What is required is the rapid phase-out of existing plants, not the construction of more  however ‘efficient’ they are. Just as CCS plants proved too prohibitively expensive to attract much interest from utilities, ‘ultra-supercritical’ also come with a heavy price-tag. Even the WCA acknowledges they can cost up to 40 per cent more than conventional coal plants, making them far less viable than renewables.

With a rapid rollout of solar and wind and ramping up of energy efficiency – complemented by the rapid retirement of old coal and gas power stations and a shift away from fossil fuels – it may just be possible to keep the temperature increase to 2 ̊C.

Membership woes

Just as the WCA’s job is to paint a happy future for coal in a carbon-constrained world, it also has to give the impression that all is well with its own organisation.

In the last year the WCA has lost the US company Alpha Natural Resources, which is bankrupt, and Arch Coal, which could perhaps most charitably be described as cash-strapped.
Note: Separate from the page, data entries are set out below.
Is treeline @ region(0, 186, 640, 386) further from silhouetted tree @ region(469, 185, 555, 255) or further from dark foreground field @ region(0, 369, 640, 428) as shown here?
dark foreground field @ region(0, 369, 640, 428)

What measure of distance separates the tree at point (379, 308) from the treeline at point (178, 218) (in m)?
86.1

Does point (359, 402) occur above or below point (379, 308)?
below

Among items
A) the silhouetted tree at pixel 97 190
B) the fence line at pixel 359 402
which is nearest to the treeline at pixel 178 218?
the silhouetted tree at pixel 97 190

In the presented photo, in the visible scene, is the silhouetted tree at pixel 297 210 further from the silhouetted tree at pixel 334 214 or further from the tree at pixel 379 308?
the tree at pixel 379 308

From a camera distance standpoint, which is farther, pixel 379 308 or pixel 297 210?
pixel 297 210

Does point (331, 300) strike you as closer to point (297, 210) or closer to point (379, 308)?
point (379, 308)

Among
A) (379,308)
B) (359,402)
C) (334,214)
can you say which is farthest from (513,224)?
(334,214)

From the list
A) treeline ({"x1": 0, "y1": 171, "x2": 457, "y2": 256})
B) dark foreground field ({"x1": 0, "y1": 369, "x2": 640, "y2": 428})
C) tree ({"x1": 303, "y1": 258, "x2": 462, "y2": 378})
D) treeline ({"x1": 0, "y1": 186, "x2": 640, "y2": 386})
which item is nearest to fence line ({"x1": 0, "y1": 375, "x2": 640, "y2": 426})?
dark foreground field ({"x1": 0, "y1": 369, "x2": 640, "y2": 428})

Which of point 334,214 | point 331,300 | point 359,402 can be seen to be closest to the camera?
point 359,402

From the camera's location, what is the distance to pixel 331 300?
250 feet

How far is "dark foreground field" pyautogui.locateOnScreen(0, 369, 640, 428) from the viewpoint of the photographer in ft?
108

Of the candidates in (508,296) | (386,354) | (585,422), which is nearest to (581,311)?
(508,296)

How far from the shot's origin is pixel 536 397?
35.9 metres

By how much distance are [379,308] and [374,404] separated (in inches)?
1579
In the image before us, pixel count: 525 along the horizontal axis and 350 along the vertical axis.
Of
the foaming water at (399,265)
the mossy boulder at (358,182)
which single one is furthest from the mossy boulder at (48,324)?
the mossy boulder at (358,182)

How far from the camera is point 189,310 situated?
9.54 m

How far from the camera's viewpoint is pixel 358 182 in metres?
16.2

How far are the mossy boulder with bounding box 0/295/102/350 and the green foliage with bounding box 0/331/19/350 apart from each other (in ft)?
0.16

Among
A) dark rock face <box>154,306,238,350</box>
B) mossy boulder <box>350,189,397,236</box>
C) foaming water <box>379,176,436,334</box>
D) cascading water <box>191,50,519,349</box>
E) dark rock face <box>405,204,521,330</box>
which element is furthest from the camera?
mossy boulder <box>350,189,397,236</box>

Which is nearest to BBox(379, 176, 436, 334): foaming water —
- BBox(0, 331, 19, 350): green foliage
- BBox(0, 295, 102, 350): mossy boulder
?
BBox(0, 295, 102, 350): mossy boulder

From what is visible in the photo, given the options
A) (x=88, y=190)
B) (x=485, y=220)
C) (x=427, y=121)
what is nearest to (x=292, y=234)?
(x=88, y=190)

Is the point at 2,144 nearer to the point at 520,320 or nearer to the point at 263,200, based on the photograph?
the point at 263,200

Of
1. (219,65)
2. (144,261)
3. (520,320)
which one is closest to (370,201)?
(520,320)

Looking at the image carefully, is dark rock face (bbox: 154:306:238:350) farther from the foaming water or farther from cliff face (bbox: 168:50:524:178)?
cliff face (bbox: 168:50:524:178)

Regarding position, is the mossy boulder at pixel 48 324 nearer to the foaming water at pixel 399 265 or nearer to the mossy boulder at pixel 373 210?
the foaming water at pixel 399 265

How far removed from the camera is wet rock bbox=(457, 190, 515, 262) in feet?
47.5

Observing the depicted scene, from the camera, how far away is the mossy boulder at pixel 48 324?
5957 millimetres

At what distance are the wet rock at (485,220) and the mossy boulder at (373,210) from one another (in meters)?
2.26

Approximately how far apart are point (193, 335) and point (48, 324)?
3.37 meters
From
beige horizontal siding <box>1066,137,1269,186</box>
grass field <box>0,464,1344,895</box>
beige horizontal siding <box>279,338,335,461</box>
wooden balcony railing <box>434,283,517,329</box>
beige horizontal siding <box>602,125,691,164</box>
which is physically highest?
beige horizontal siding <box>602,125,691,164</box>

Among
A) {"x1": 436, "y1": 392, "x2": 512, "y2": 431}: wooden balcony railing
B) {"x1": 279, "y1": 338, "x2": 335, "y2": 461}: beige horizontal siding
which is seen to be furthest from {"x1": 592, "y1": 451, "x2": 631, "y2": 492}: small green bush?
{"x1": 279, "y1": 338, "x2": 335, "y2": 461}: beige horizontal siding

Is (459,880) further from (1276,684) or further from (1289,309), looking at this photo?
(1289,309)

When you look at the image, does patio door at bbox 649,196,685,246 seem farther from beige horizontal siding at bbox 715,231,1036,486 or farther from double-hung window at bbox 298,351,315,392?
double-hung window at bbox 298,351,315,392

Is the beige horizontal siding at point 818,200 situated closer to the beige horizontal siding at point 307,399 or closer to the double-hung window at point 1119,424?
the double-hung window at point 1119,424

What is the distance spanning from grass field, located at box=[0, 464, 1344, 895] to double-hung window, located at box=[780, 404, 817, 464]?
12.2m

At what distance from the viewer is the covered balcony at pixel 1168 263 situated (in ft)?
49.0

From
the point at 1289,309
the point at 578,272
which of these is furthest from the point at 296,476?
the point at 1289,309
The WCA also lost GE Mining, Adaro Indonesia and the Polish coal miner Katowicki Holding Weglowy. The year before the bankrupt New Zealand government-owned Solid Energy bailed out, as did US gas and coal producer Consol Energy and French oil and gas company Total. (Total has subsequently signalled its intention to exit the coal industry.)

Others might follow soon: while the Managing Director of Rio Tinto Coal Australia, Chris Salisbury, is on the WCA’s Executive Committee, his days may be limited as analysts tip that Rio Tinto is already well down the path to exiting the coal business altogether.

The chronic churn of the member companies and their senior executives has taken its toll on the coal lobby group too. In the year to the end of September 2014, 19 of the WCA’s 40 directors – representing both the member companies and 19 affiliated national coal industry lobby groups – resigned. (Of the 40 directors that year, there was only one woman.)

Since the start of 2010, the WCA has gone through six different Chairman and is now onto its seventh. (I use the word Chairman deliberately.)

The WCA’s remaining 18 member companies at best account for just one-fifth of global coal production and a little under a third of coal exports.

The WCA’s membership roll is dominated by a handful of major companies – Peabody, Glencore, Anglo American, Rio Tinto, mid-level US producer Bowie Resource Partners, the struggling Australian company Whitehaven Coal, a couple of Russian companies, the Chinese coal companies Shenhua and the China National Coal Group.

There’s also a smattering of mining suppliers in the lobby group’s ranks too: heavy machinery supplier Caterpillar Global Mining, the explosives maker Orica, the Australian coal transport company Aurizon and Joy Global, the US manufacturer of underground coal mining and transport systems.

While the WCA has taken to talking up India’s need for coal, it has no members that mine coal there.

Coal India – which accounts for 80 per cent of the country’s coal production – was a member back in 2010, but   parted ways with the WCA. What caused the split is unclear but it appears it wasn’t entirely amicable, with the WCA’s 2011 financial statements recording (p.3) a £40,000 (US$60,000) bad debt against the company for unpaid dues.

All round the last few years haven’t been kind to the WCA and its pro-coal agenda.

With little to offer on how the global community can meet the 2 ̊C temperature increase target and a declining membership, the Paris climate conference may well be the WCA’s swansong.